The word anaphylaxis comes from the Greek words ana (= against) + phylaxis (= guarding) and refers to a severe, misdirected protective reaction of the body. This reaction can affect the entire body and have life-threatening consequences.

Symptoms resulting from acute reactions to foreign substances can be classified into 4 grades according to Ring and Messmer. Skin changes can be observed in grade I. In grades II and III, the airways and/or circulatory system and/or gastrointestinal tract are also affected. The most severe symptoms are classified as grade IV, which include respiratory and cardiac arrest. Scientists do not agree upon the grade at which anaphylaxis can be officially diagnosed. Some consider the typical skin reactions as anaphylaxis. Others only refer to it when at least two organ systems are affected, or the circulation or breathing is impaired.

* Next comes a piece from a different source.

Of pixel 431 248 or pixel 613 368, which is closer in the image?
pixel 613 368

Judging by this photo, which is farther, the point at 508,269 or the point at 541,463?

There are currently no precise data on the number of people at risk of anaphylaxis. However, an increase in hospital admissions due to severe allergic reactions has been observed in the last several years. 

Researchers in the U.S. estimate that around 40 to 50 people per 100,000 inhabitants are at risk. European studies report lower figures, with eight cases per 100,000 inhabitants documented in England. Based on data from emergency physicians in Berlin, researchers in Germany observed that anaphylaxis was diagnosed two to three times per 100,000 inhabitants.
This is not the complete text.